(Görev 1): Irak'taki 2021 seçimlerini anlatan metne göre 10 Ekim 2021 seçimlerinde Irak halkı kaç seçim bölgesinde kaç adaya oy verdi?

(Alıntılanan Metin):
Irak'ta 2021 Seçimleri: Kazanan ve Kaybedenler

Irak’ta uzun süreli tartışma konusu haline gelen ve daha önce bir kez ertelenen Irak Parlamentosu erken genel seçimleri, 10 Ekim 2021 tarihinde gerçekleştirildi. Irak’ta 2005 yılından bu zamana kadar yapılan tüm seçimlerde Irak’ın her vilayeti bir seçim bölgesi olarak hesaplanırken, 10 Ekim 2021 seçimlerinde, vilayetler sahip oldukları kadın kotasına göre (yasalara göre Irak Parlamentosunun yüzde 25’i kadın olmak zorunda) bölgelere ayrıldı ve önceki seçimlerden farklı olarak daraltılmış bölge seçim sistemi ile sandığa giden Irak halkı 83 seçim bölgesindeki 3249 adaya yönelik oylarını kullandı.

Buna rağmen Irak’ta seçimlere katılım oranında ciddi bir düşüş olduğu gözlemlendi. Nitekim 2018 seçimlerinde yüzde 44 olarak ifade edilen seçimlere katılım oranı, 2021 seçimlerinde ülke genelinde yüzde 41’e düştü. Bu anlamıyla Irak’ta seçimlere katılımdaki düşüşün istikrarını sürdürdüğünü söylemek mümkün.

Bu noktada söz konusu katılım oranının düşmesini, halkın siyasetten giderek uzaklaştığının ve siyasete dair bir umudunun kalmadığının göstergesi olarak okunabilir. Zira siyasal düzen ve halk arasındaki uzlaşı giderek çözülüyor ve iki taraf birbirinden uzaklaşıyor ve farklılaşıyor. Bu farklılaşma ve uzaklaşmanın en büyük sebebinin siyaset düzeni ve devlet yönetiminin halkın temel ihtiyaçlarına dahi cevap verememesi olduğu söylenebilir.

(Kayıt Alıntıları):
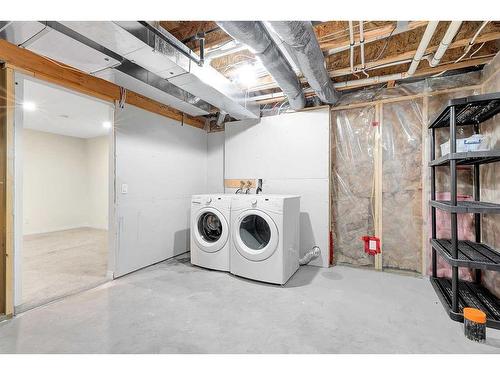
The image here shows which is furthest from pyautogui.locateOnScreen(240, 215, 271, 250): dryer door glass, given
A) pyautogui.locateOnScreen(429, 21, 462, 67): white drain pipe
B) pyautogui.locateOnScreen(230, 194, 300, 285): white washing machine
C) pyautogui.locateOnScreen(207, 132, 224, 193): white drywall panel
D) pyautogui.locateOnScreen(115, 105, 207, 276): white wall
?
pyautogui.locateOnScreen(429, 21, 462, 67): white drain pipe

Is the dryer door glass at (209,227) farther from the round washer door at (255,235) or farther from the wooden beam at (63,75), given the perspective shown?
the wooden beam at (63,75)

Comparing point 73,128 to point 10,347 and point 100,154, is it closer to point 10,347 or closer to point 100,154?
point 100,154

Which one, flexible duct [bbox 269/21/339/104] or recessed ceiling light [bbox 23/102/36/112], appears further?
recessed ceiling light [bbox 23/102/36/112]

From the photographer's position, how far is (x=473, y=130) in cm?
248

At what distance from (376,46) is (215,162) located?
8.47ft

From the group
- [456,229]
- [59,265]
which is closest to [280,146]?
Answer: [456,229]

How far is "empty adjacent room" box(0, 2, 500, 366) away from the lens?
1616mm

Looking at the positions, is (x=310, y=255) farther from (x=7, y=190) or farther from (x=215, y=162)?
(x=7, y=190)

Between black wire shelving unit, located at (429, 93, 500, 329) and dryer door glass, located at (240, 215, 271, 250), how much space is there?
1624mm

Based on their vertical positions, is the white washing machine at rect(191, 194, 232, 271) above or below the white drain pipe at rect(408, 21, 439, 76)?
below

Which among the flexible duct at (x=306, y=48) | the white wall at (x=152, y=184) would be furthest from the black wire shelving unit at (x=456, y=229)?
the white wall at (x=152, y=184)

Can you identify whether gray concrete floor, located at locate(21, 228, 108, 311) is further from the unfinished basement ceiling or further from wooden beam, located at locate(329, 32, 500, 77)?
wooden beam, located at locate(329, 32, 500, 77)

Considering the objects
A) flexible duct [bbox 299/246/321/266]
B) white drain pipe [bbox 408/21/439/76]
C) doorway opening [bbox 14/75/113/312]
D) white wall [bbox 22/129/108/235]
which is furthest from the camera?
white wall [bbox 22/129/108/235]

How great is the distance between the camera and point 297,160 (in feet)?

==

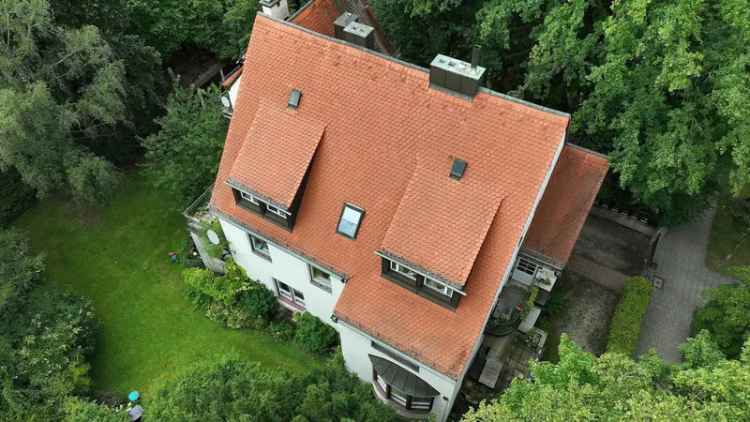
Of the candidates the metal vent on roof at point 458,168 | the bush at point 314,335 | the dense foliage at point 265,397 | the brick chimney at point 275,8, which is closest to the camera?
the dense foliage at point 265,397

--

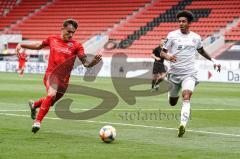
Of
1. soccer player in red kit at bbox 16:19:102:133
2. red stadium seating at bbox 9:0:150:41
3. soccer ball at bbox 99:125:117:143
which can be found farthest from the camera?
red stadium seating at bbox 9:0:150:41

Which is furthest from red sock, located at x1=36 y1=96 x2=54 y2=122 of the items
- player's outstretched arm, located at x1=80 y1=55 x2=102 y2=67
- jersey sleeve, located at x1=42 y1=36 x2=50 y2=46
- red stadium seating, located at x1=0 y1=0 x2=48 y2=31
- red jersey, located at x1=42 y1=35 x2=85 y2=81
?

(Görev 2): Kayıtlarda "below" dizesini içeren satırların hepsini ayıkla.

(Çözüm 1): 83 seçim bölgesinde 3249 adaya oy verdi.

(Çözüm 2):
Based on their vertical positions, is the white washing machine at rect(191, 194, 232, 271) above or below the white drain pipe at rect(408, 21, 439, 76)?
below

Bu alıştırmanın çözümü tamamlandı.